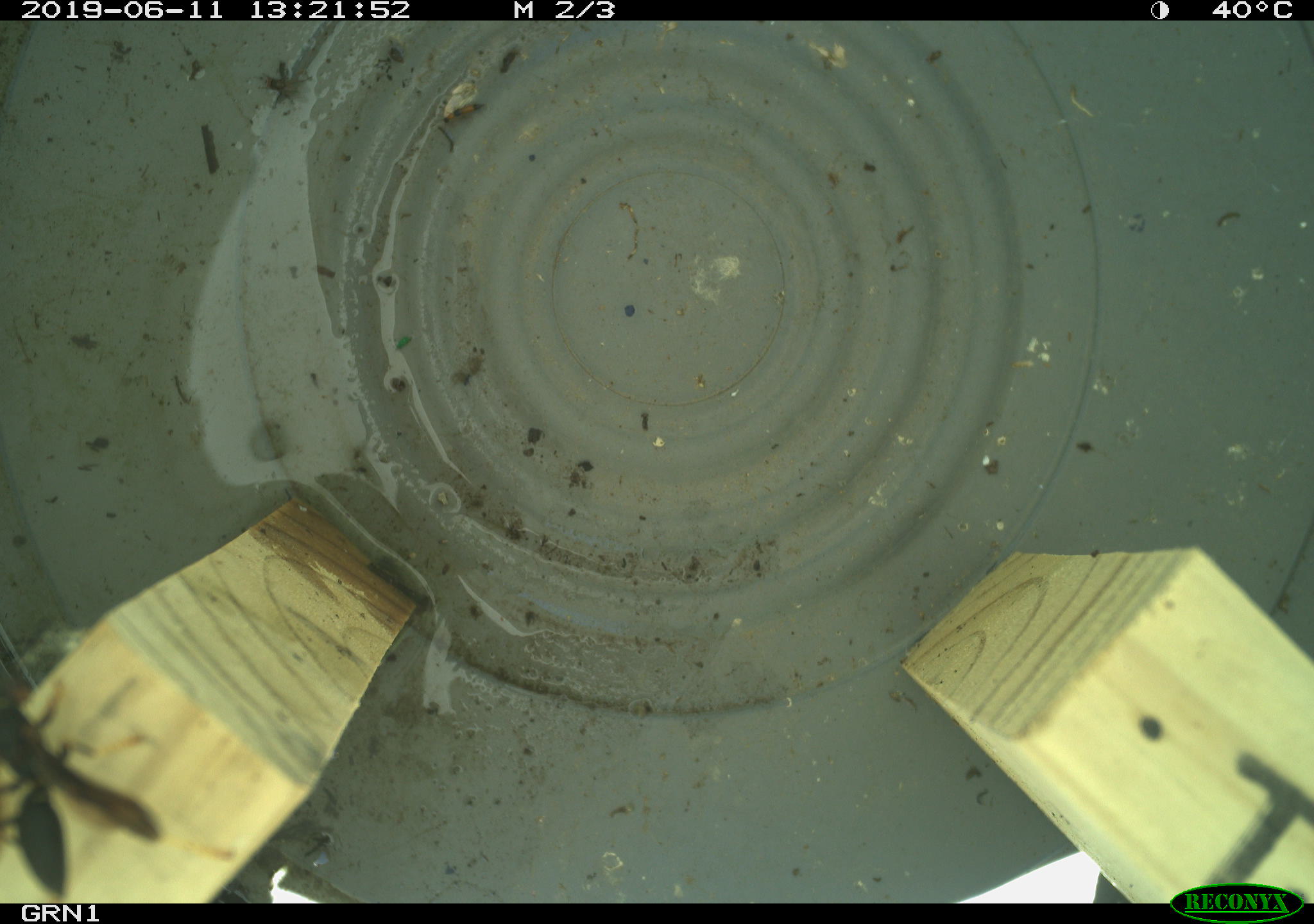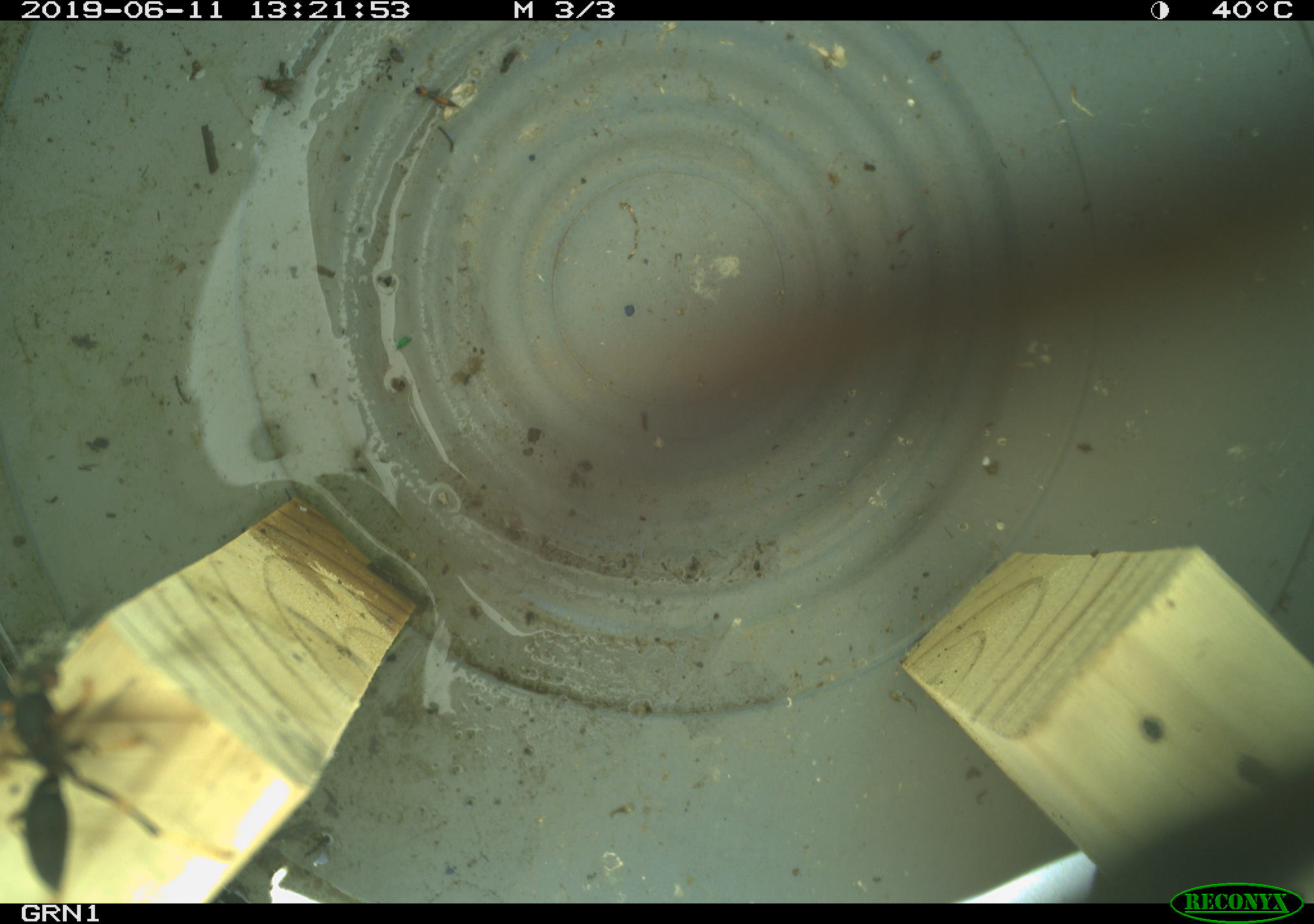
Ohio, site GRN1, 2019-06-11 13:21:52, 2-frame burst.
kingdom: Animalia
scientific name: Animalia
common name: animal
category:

—————

**Your instructions**
Repeat the data word for word; drop the pictures.

**Result**
Ohio, site GRN1, 2019-06-11 13:21:52, 2-frame burst.
kingdom: Animalia
scientific name: Animalia
common name: animal
category:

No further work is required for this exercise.